* **Problem to solve**:
Reproduce each of the rows below verbatim as text only, leaving out the pictures.

* **Material provided**:
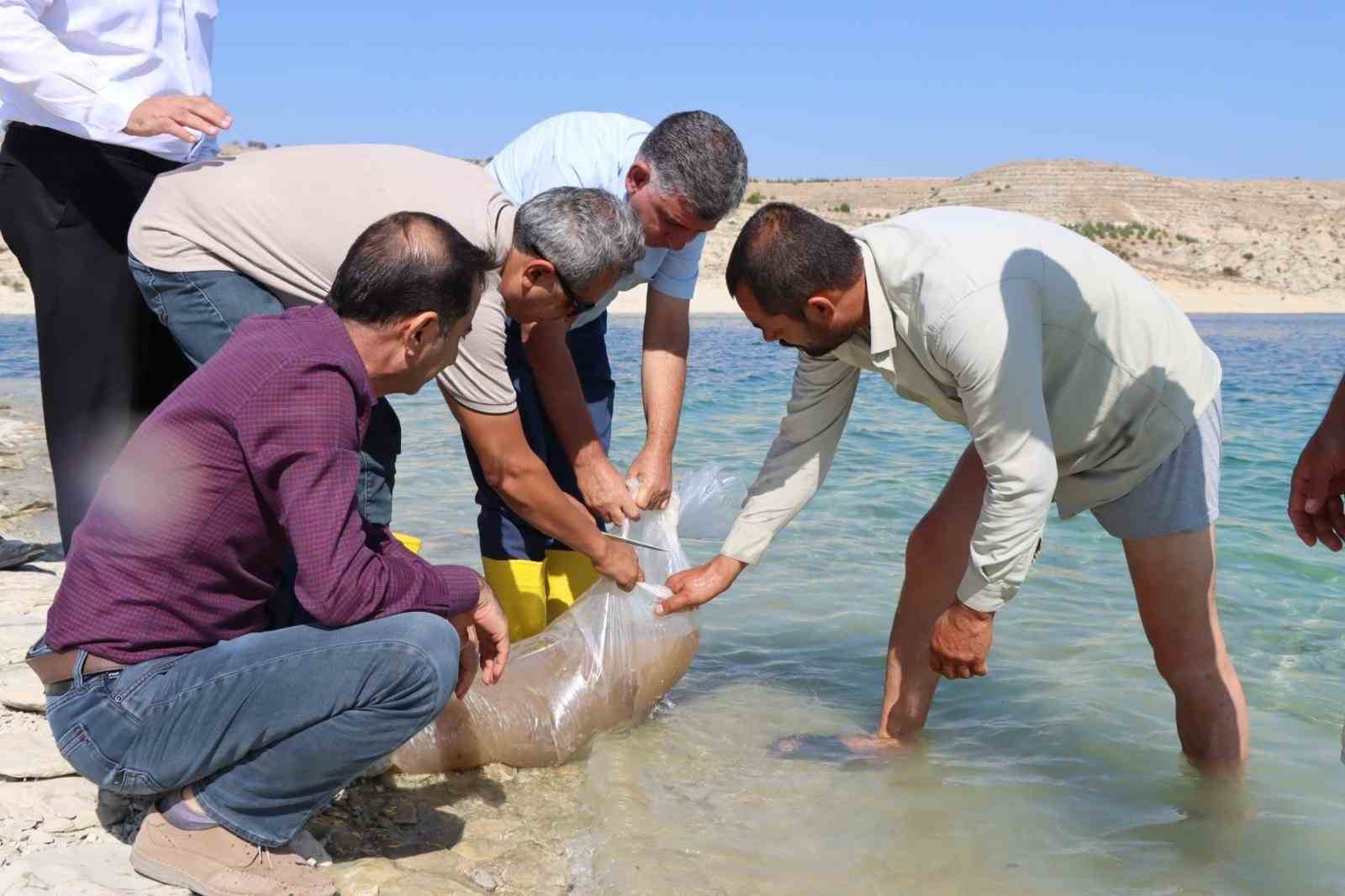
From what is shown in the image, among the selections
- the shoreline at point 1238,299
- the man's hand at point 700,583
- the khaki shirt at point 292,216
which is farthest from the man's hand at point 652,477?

* **Task answer**:
From what is shown in the image, among the selections
- the shoreline at point 1238,299
- the man's hand at point 700,583
- the khaki shirt at point 292,216
which is farthest from the man's hand at point 652,477?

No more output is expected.